Mattauschia Temporal range: Late Carboniferous, 311.45–306.95 Ma PreꞒ Ꞓ O S D C P T J K Pg N ↓

Scientific classification
- Domain: Eukaryota
- Kingdom: Animalia
- Phylum: Chordata
- Order: †Temnospondyli
- Family: †Trematopidae
- Genus: †Mattauschia Milner, 2018
- Type species: Mattauschia laticeps (Fritsch, 1881)

= Mattauschia =

Extinct genus of amphibians

Mattauschia is an extinct genus of trematopid temnospondyls from the Late Carboniferous of the Czech Republic.

==Taxonomy==
The type species of Mattauschia, M. laticeps, was named Limnerpeton laticeps by Fritsch (1881) for a small post-metamorphic specimen from Late Carboniferous coal deposits in the Czech Republic.

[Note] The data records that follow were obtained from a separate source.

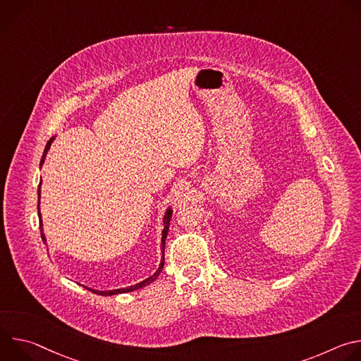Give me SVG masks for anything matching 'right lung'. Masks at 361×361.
I'll use <instances>...</instances> for the list:
<instances>
[{
  "mask_svg": "<svg viewBox=\"0 0 361 361\" xmlns=\"http://www.w3.org/2000/svg\"><path fill=\"white\" fill-rule=\"evenodd\" d=\"M56 137H57V135L51 137V138L48 140V142H47L45 148H44V152H42L41 161H39V169L42 167V164H44V161H45V159H47V154H48V151H49V147H51V144H53V141L56 140ZM37 194H38V205H37V209H38V219H39V230H41V238H42V241H44V243H47V238H45V234H44V228H42V219H41V212H39V200H41V180H39V185H38V191H37ZM171 214H173V210H171V207H167V210H166V213H164V219H163V226H164V228H163V231H161V244H160V247H161V254H163V255H161V262H160V266H159V269L156 270V273L151 274L149 277H147L145 280H142V281H140V283H137V284H133V286H128V287H121V288H114V290H95V288H91V287H87V286H82V287H85L87 290L92 291V293H95V294H98V295H116V294L130 293V291H134V290L142 288V287L148 286L149 283H152L154 280H156V279L160 276V273H161V270H163V267H164V248H166V238H167V234H169V227H170Z\"/></svg>",
  "mask_w": 361,
  "mask_h": 361,
  "instance_id": "obj_1",
  "label": "right lung"
}]
</instances>
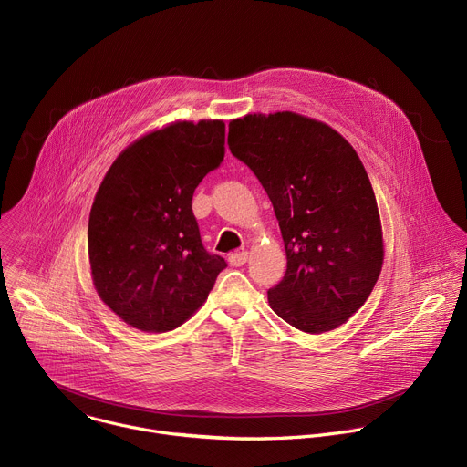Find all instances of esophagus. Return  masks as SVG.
Returning <instances> with one entry per match:
<instances>
[{
	"label": "esophagus",
	"mask_w": 467,
	"mask_h": 467,
	"mask_svg": "<svg viewBox=\"0 0 467 467\" xmlns=\"http://www.w3.org/2000/svg\"><path fill=\"white\" fill-rule=\"evenodd\" d=\"M247 258H249L247 251H236V253L229 254V264L234 265V267H240V265H244L247 262Z\"/></svg>",
	"instance_id": "1"
}]
</instances>
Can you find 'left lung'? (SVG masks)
I'll use <instances>...</instances> for the list:
<instances>
[{
	"label": "left lung",
	"instance_id": "8db88e82",
	"mask_svg": "<svg viewBox=\"0 0 467 467\" xmlns=\"http://www.w3.org/2000/svg\"><path fill=\"white\" fill-rule=\"evenodd\" d=\"M227 144L267 192L287 269L267 291L273 312L306 334L345 325L383 267V231L367 171L332 126L293 111L229 122Z\"/></svg>",
	"mask_w": 467,
	"mask_h": 467
}]
</instances>
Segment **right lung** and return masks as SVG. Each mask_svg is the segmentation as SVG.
Instances as JSON below:
<instances>
[{
	"label": "right lung",
	"mask_w": 467,
	"mask_h": 467,
	"mask_svg": "<svg viewBox=\"0 0 467 467\" xmlns=\"http://www.w3.org/2000/svg\"><path fill=\"white\" fill-rule=\"evenodd\" d=\"M223 120H176L126 146L89 213L88 254L100 300L150 334L189 321L227 267L207 253L192 213L200 182L225 153Z\"/></svg>",
	"instance_id": "right-lung-1"
}]
</instances>
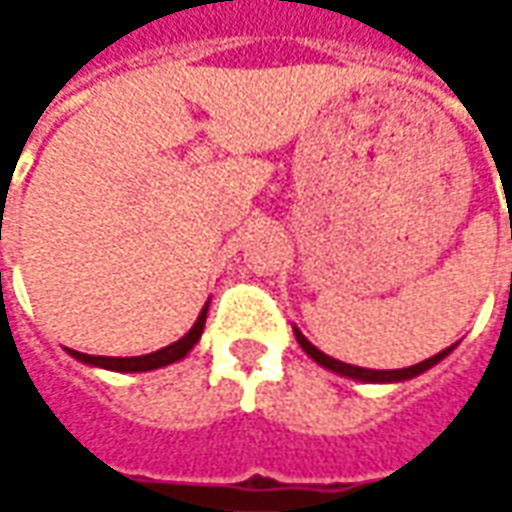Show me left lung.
<instances>
[{
	"mask_svg": "<svg viewBox=\"0 0 512 512\" xmlns=\"http://www.w3.org/2000/svg\"><path fill=\"white\" fill-rule=\"evenodd\" d=\"M293 333H296V342L302 344V350H305L307 356L313 359L316 364H322L327 370H333V373H339V376H347V379H359V382H376V384H384V382H407V379H413V376H419L424 370H430L433 364H439L453 350V347H447L442 353H436V356H430V359H424V362L413 364V367H402V370H367V367H356V364H344L339 359H333V356H327L322 353L316 344H310L302 336V330L299 327H293Z\"/></svg>",
	"mask_w": 512,
	"mask_h": 512,
	"instance_id": "left-lung-1",
	"label": "left lung"
}]
</instances>
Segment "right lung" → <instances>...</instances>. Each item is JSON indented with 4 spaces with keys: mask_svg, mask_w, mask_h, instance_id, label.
I'll use <instances>...</instances> for the list:
<instances>
[{
    "mask_svg": "<svg viewBox=\"0 0 512 512\" xmlns=\"http://www.w3.org/2000/svg\"><path fill=\"white\" fill-rule=\"evenodd\" d=\"M210 305V302H207ZM207 305L202 307L196 325L187 330L185 336L179 342L168 344L156 353H148V356H130V359H119V356H88V353H79V350H68L73 359L79 362L93 364V367H105V370H116V373H145V370H156V367H165V364L179 362L185 359L187 353L193 350V344L199 342L202 330H205V319H207Z\"/></svg>",
    "mask_w": 512,
    "mask_h": 512,
    "instance_id": "right-lung-1",
    "label": "right lung"
}]
</instances>
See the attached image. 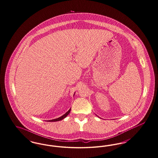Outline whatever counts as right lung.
I'll list each match as a JSON object with an SVG mask.
<instances>
[{"label":"right lung","instance_id":"add662e5","mask_svg":"<svg viewBox=\"0 0 158 158\" xmlns=\"http://www.w3.org/2000/svg\"><path fill=\"white\" fill-rule=\"evenodd\" d=\"M70 111H71V109H69V110L66 113H65L64 115H62V116L60 117H58V118H55V119H52V120H48L47 122H58V121H60V120H63L64 118H65L69 114V113H70Z\"/></svg>","mask_w":158,"mask_h":158}]
</instances>
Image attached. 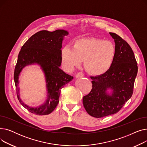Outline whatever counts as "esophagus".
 Masks as SVG:
<instances>
[{
    "label": "esophagus",
    "instance_id": "34e87169",
    "mask_svg": "<svg viewBox=\"0 0 147 147\" xmlns=\"http://www.w3.org/2000/svg\"><path fill=\"white\" fill-rule=\"evenodd\" d=\"M83 76H84V74L82 72H79L78 73H76V78H82Z\"/></svg>",
    "mask_w": 147,
    "mask_h": 147
}]
</instances>
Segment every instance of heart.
<instances>
[{"label": "heart", "mask_w": 147, "mask_h": 147, "mask_svg": "<svg viewBox=\"0 0 147 147\" xmlns=\"http://www.w3.org/2000/svg\"><path fill=\"white\" fill-rule=\"evenodd\" d=\"M115 55L113 43L94 37L80 38L74 41L73 48L66 46L61 50L64 67L72 71L84 60V67L92 74L101 75L111 67Z\"/></svg>", "instance_id": "obj_1"}]
</instances>
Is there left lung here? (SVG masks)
Segmentation results:
<instances>
[{
  "mask_svg": "<svg viewBox=\"0 0 147 147\" xmlns=\"http://www.w3.org/2000/svg\"><path fill=\"white\" fill-rule=\"evenodd\" d=\"M115 43L113 64L105 73L90 76L92 88L83 98V104L91 116L102 118L118 113L132 96L138 73L137 62L130 45L117 34L110 33ZM111 88V96L106 93Z\"/></svg>",
  "mask_w": 147,
  "mask_h": 147,
  "instance_id": "8db88e82",
  "label": "left lung"
}]
</instances>
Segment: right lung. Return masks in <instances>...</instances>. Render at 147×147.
<instances>
[{"label": "right lung", "instance_id": "add662e5", "mask_svg": "<svg viewBox=\"0 0 147 147\" xmlns=\"http://www.w3.org/2000/svg\"><path fill=\"white\" fill-rule=\"evenodd\" d=\"M68 34L64 30L40 31L28 38L19 52L13 75L17 95L20 104L34 114L42 115L52 113L59 102L61 89L73 79L59 68L62 61V42L64 36ZM33 63L39 64L44 71L49 94L45 104L38 108L29 107L23 103L18 88V76L22 69Z\"/></svg>", "mask_w": 147, "mask_h": 147}]
</instances>
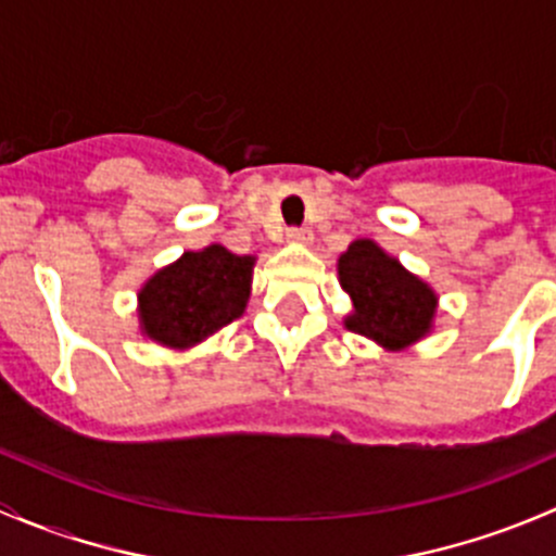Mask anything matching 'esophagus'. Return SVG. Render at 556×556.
I'll list each match as a JSON object with an SVG mask.
<instances>
[{
	"label": "esophagus",
	"instance_id": "34e87169",
	"mask_svg": "<svg viewBox=\"0 0 556 556\" xmlns=\"http://www.w3.org/2000/svg\"><path fill=\"white\" fill-rule=\"evenodd\" d=\"M288 239L293 244H312V231L309 228H290Z\"/></svg>",
	"mask_w": 556,
	"mask_h": 556
}]
</instances>
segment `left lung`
I'll list each match as a JSON object with an SVG mask.
<instances>
[{
    "mask_svg": "<svg viewBox=\"0 0 556 556\" xmlns=\"http://www.w3.org/2000/svg\"><path fill=\"white\" fill-rule=\"evenodd\" d=\"M339 282L352 299L346 330L377 341L384 350H406L433 328L439 295L371 239L346 247L339 257Z\"/></svg>",
    "mask_w": 556,
    "mask_h": 556,
    "instance_id": "left-lung-1",
    "label": "left lung"
}]
</instances>
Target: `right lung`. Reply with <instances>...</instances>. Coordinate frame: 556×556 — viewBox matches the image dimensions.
I'll list each match as a JSON object with an SVG mask.
<instances>
[{
    "label": "right lung",
    "mask_w": 556,
    "mask_h": 556,
    "mask_svg": "<svg viewBox=\"0 0 556 556\" xmlns=\"http://www.w3.org/2000/svg\"><path fill=\"white\" fill-rule=\"evenodd\" d=\"M252 255L223 244L185 252L139 290V328L148 339L188 350L242 317L252 282Z\"/></svg>",
    "instance_id": "right-lung-1"
}]
</instances>
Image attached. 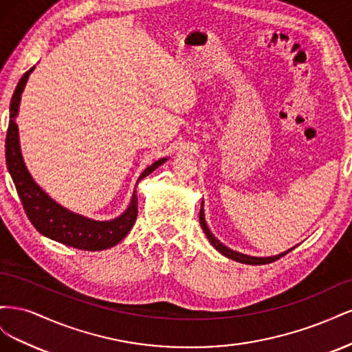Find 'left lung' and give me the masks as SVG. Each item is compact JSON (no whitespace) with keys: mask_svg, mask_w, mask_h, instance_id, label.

Milner and Sequeira (2003) synonymized it and the nominal species Limnerpeton macrolepis with Mordex calliprepes, interpreting them as representing growth stages of one trematopid species. Milner (2018) eventually recognized laticeps as distinct from the M. calliprepes holotype, so he erected Mattauschia for laticeps, which includes the lectotype specimen NMP M470/471 as well as the paralectotype NMP M639 and Limnerpeton macrolepis lectotype NMP M472.